What is the longest distance that a homing pigeon has flown home from a race? or maybe an escaped bird


----------



## johnnyksspeedshop (Oct 12, 2007)

Im not sure, but a Hmong kid here in town sent a white race to his cousin in california, and his cousin tried to settle it in CA a year later, then 6 months after that it joined the original owners kit of rollers when they were flying.


----------



## re lee (Jan 4, 2003)

I know many years ago a bird was sold to a south america loft It escaped and flew the 2200 miles home That was wrote about in several old articles. Then Trenton based racing pigeons were known and raced in 1000 to 1200 mile races.


----------



## whytwings (Feb 12, 2011)

re lee said:


> I know many years ago a bird was sold to a south america loft It escaped and flew the 2200 miles home That was wrote about in several old articles. Then Trenton based racing pigeons were known and raced in 1000 to 1200 mile races.

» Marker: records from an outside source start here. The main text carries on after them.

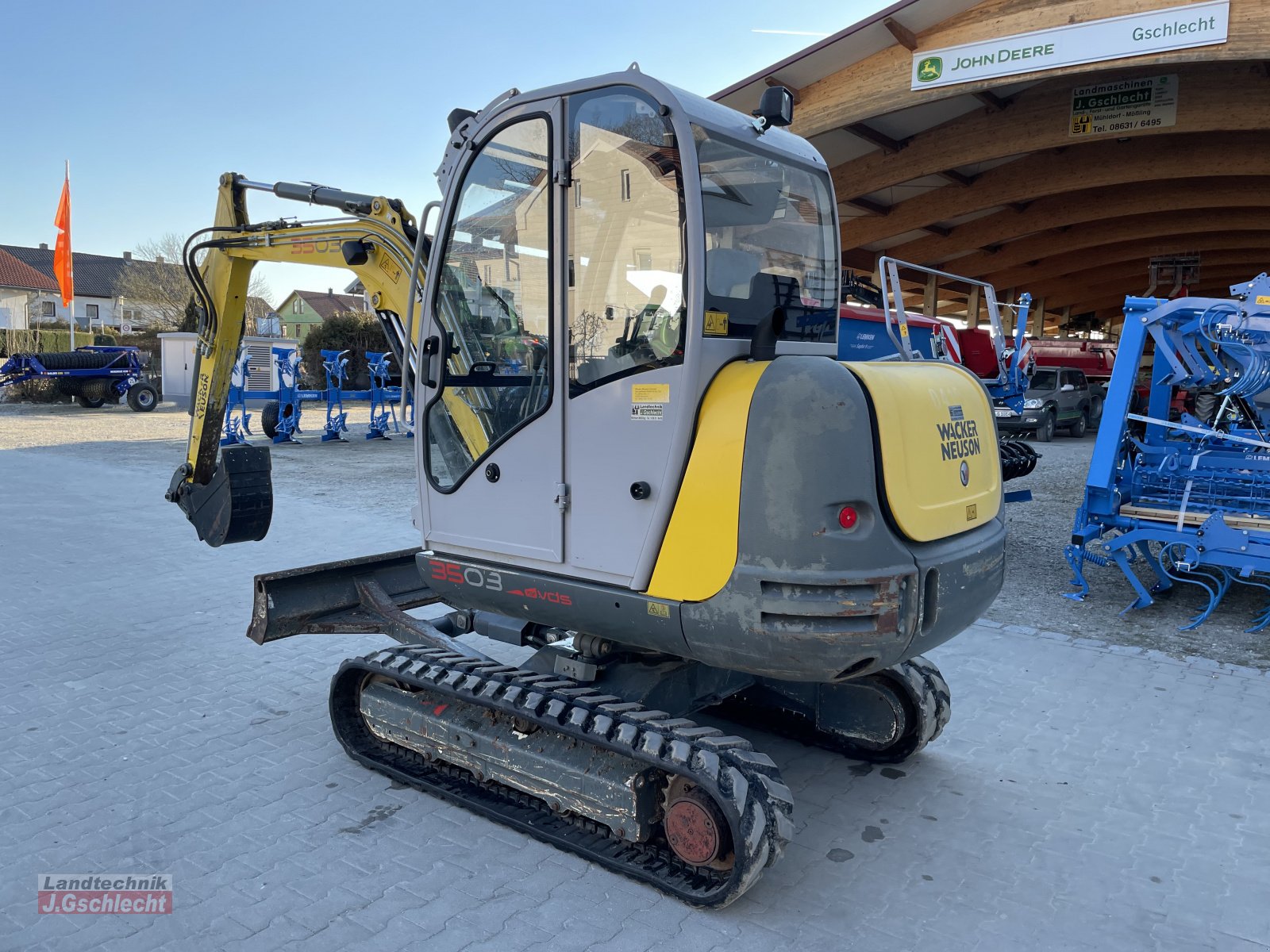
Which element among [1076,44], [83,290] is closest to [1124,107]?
[1076,44]

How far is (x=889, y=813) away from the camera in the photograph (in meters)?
4.05

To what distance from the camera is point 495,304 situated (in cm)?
393

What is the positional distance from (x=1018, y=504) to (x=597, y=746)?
32.5ft

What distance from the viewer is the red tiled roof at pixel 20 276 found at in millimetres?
61000

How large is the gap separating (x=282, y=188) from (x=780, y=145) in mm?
2784

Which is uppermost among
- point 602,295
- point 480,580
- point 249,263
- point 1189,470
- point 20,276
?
point 20,276

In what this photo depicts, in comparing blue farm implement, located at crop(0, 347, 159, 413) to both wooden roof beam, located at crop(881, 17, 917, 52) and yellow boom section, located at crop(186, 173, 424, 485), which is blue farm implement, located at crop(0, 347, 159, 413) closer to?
wooden roof beam, located at crop(881, 17, 917, 52)

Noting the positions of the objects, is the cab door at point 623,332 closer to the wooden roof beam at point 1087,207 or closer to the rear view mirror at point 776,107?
the rear view mirror at point 776,107

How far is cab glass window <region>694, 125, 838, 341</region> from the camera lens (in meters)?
3.43

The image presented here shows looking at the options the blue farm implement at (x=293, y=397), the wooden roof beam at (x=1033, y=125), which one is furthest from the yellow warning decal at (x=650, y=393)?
the wooden roof beam at (x=1033, y=125)

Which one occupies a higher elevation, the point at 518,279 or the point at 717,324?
the point at 518,279

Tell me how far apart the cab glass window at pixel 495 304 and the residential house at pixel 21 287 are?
2526 inches
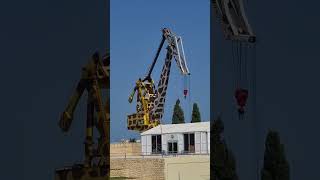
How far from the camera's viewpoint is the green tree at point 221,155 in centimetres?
846

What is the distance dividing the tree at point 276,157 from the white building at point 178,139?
1018 centimetres

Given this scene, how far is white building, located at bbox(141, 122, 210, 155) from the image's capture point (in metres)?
18.6

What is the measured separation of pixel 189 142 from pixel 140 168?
5.08 meters

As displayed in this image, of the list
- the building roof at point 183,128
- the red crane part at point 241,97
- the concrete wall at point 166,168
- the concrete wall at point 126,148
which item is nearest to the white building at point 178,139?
the building roof at point 183,128

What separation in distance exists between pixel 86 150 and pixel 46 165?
2.08ft

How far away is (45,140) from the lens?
6016mm

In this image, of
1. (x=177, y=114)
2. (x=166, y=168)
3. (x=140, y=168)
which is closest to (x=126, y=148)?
(x=177, y=114)

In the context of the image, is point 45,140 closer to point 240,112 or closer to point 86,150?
point 86,150

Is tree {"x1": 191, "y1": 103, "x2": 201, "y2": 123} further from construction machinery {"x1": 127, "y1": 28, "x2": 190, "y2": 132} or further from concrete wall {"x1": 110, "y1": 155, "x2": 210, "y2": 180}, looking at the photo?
concrete wall {"x1": 110, "y1": 155, "x2": 210, "y2": 180}

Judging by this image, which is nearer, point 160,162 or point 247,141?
point 247,141

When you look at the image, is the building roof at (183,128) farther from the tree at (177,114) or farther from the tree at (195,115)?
the tree at (177,114)

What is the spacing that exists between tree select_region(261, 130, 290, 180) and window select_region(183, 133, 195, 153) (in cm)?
1111

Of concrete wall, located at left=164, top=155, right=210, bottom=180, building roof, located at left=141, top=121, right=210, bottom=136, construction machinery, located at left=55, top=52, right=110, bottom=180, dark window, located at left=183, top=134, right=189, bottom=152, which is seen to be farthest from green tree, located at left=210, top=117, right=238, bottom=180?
dark window, located at left=183, top=134, right=189, bottom=152

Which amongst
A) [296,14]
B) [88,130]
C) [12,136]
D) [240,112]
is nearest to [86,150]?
[88,130]
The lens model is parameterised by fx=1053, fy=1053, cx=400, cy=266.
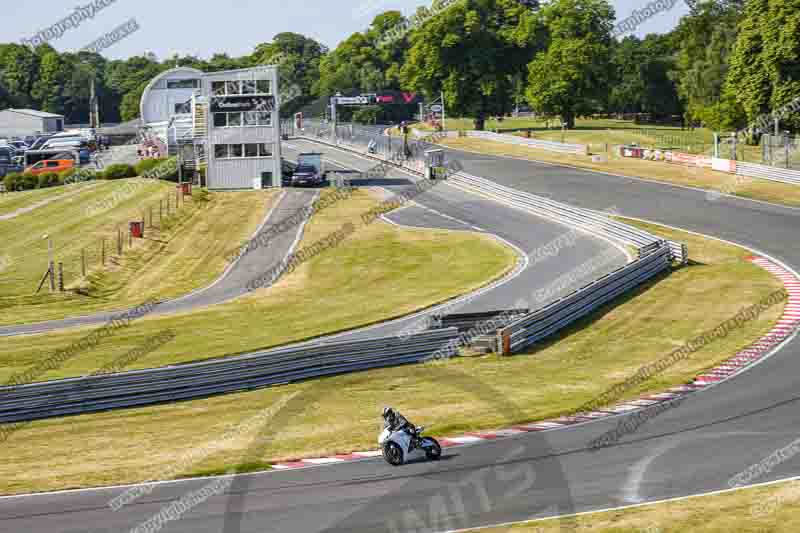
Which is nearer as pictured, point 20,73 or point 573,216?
point 573,216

Thats pretty amazing stuff !


----------



## Feathered Dragons (Oct 15, 2010)

About a year ago I had someone break into my loft and most of my birds got out. All but one cock came back. I figured they didn't make a break for home since they were on young and eggs. The Cock that took off flew back to Nebraska which was about 1200 air miles from my place in PA. Now it took him 3 weeks but he did make it. He didn't live much longer though, I guess it was his last hoorah.


----------